Work to complete> The records follow. Filter them to the lines that hold "FUTUREFUEL".

Material provided>
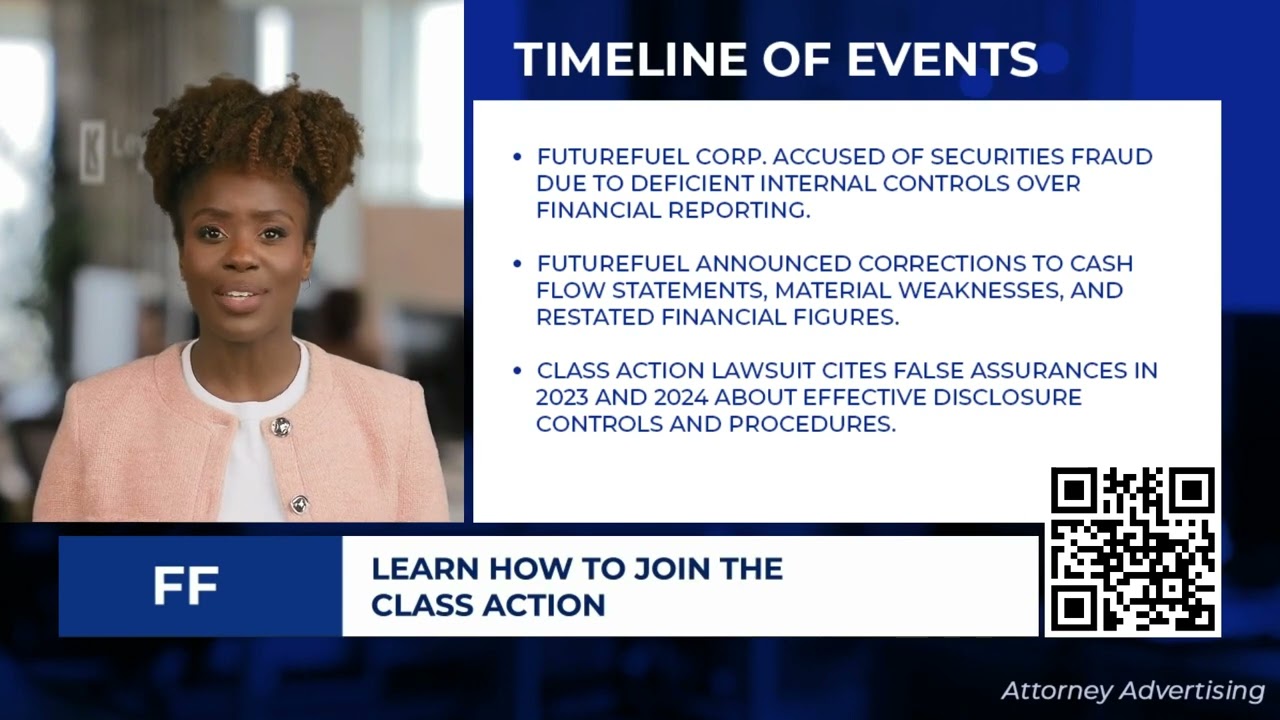 TIMELINE OF EVENTS

• FUTUREFUEL CORP. ACCUSED OF SECURITIES FRAUD DUE TO DEFICIENT INTERNAL CONTROLS OVER FINANCIAL REPORTING.

• FUTUREFUEL ANNOUNCED CORRECTIONS TO CASH FLOW STATEMENTS, MATERIAL WEAKNESSES, AND RESTATED FINANCIAL FIGURES.

• CLASS ACTION LAWSUIT CITES FALSE ASSURANCES IN 2023 AND 2024 ABOUT EFFECTIVE DISCLOSURE CONTROLS AND PROCEDURES.

FF

LEARN HOW TO JOIN THE CLASS ACTION

Attorney Advertising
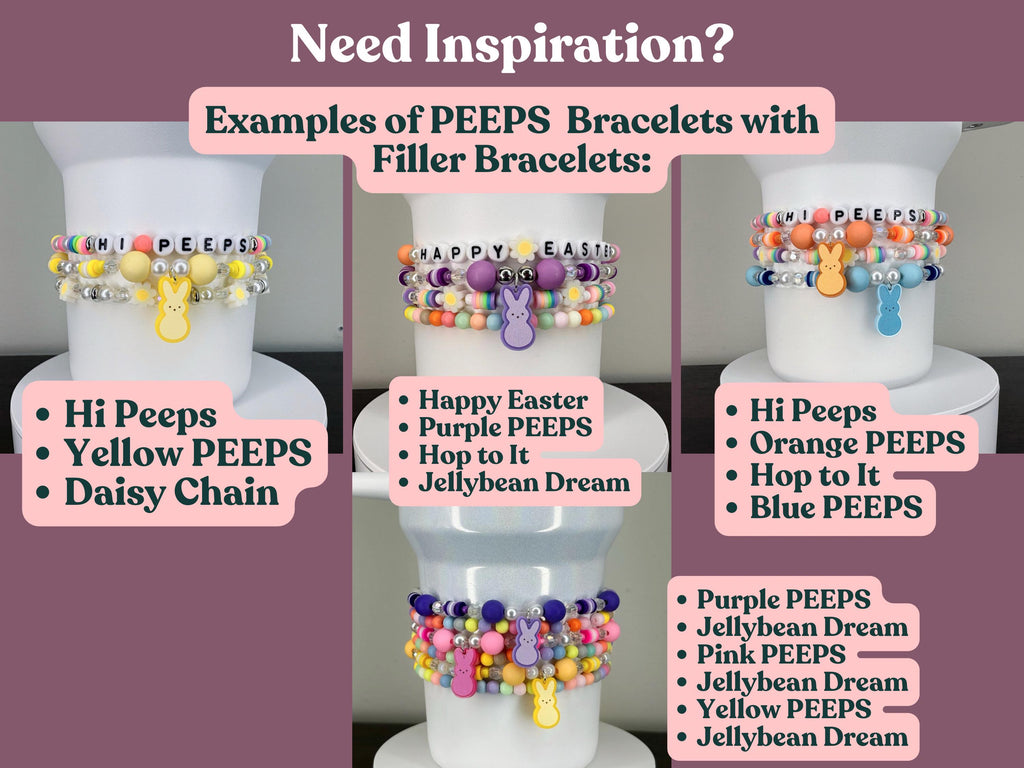 Need Inspiration?

Examples of PEEPS Bracelets with Filler Bracelets:

HI PEEPS

- Hi Peeps
- Yellow PEEPS
- Daisy Chain

HAPPY EASTER

- Happy Easter
- Purple PEEPS
- Hop to It
- Jellybean Dream

HI PEEPS

- Hi Peeps
- Orange PEEPS
- Hop to It
- Blue PEEPS

- Purple PEEPS
- Jellybean Dream
- Pink PEEPS
- Jellybean Dream
- Yellow PEEPS
- Jellybean Dream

Solution to this problem>
• FUTUREFUEL CORP. ACCUSED OF SECURITIES FRAUD DUE TO DEFICIENT INTERNAL CONTROLS OVER FINANCIAL REPORTING.
• FUTUREFUEL ANNOUNCED CORRECTIONS TO CASH FLOW STATEMENTS, MATERIAL WEAKNESSES, AND RESTATED FINANCIAL FIGURES.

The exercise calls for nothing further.